There’s nothing new about such a lament, of course. The world has lived with it since the dawn of civilization. In the Old Testament, the holy scripture of Woody Allen’s own Jewish ancestry, the question is raised over and over again. Modern song asks “What’s it all about, Alfie?” And Peggy Lee has sung a thousand times, “Is that all there is?” as she reviewed life’s promises, each one ending in disappointment and disillusionment, culminating in the final, deceptive promise of something glorious after death. She wails, in anticipation of the ultimate letdown, “Is that all there is?”
No one is to be condemned for such thoughts and fears. They are natural and perfectly understandable. There is no argument compelling and logical enough to change someone’s mind in the matter. And let’s be honest enough to admit that we Christians ourselves have entertained similar sentiments and maybe even carry a hint of them with us always. We say to ourselves, what if there is nothing but annihilation after death? What if we simply cease to exist — snuffed out like an insect underfoot? Who can say with absolute certainty that this is not a possibility?
That’s the darkness we live with. We are painfully conscious of our mortality and that we have no control over inevitable death. Some wise person put it well in these words: Death is the ultimate embarrassment of the human race.

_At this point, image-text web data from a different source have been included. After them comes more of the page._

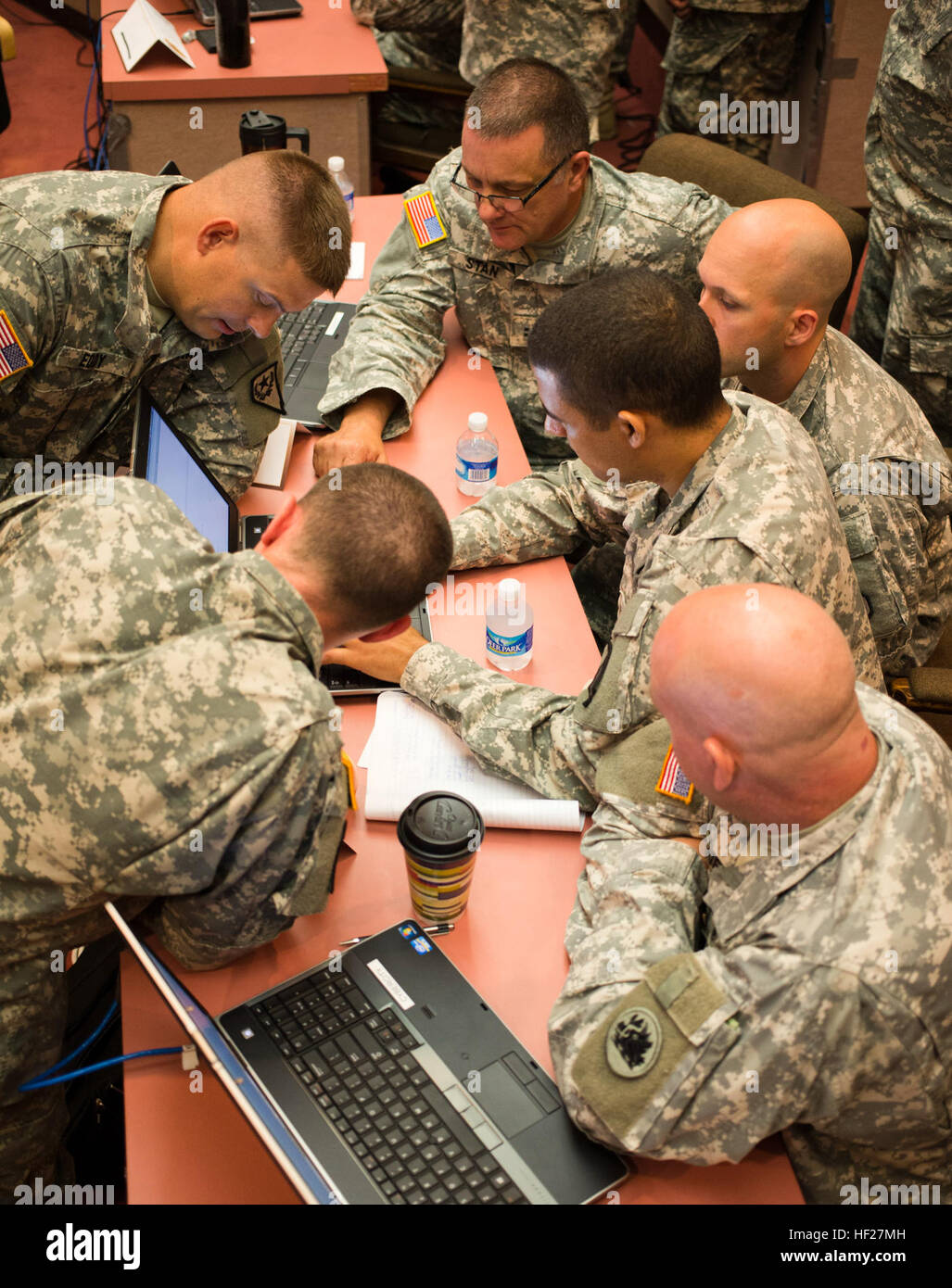 Gathering around a single laptop, Team National Guard maps out a plan to win during the U.S. Army's 'Cyber Center Stock Photo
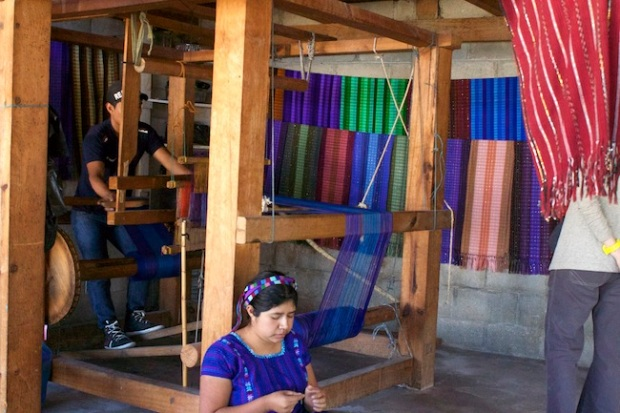 Weaving by loom and by hand at a studio in San Antonio, Guatemala
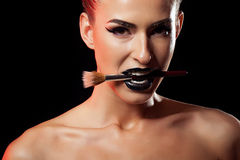 Woman with black and gold make up bitting a make up brush Royalty Free Stock Photography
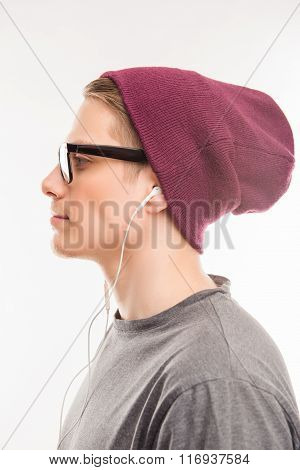Side View Of A Happy Man With Glasses And Hat Litening To Music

Into this woeful scene comes Jesus with his brilliant message, piercing and shattering the night like a shaft of sunlight. He experienced God uniquely, and he speaks from that deeply personal encounter. His shameful death was the last, and futile, act of the boastful darkness. Jesus’ resurrection was proof for people of faith that we are not, as we are prone to suspect, cheated at death; on the contrary, we move from life to Life, into a mysterious union with the God whom we can know only dimly on this earthly journey but are made to know later on, and forever, as intimately as Jesus knows God.
As Christians, we live by faith in the assurances of Jesus and by his invitation to follow him. There’s no proof for what we believe in, at least not in the sense of hard, empirical, concrete evidence. We can only examine carefully the life, teachings, death and resurrection of Jesus and then accept his testimony as establishing our Christian view of human existence and human destiny.
In this Sunday’s Gospel, Jesus speaks of himself as the good shepherd who guarantees us abundant and eternal life, to which he himself leads us.
Those who speak like Woody Allen, grieving over the final futility of human existence, ought to listen to Jesus and to those who knew him first and consider the different and far more appealing worldview that he offers. Anyone who can and does accept it lives on a much happier plain by far.
And that’s why we say “Happy Easter!”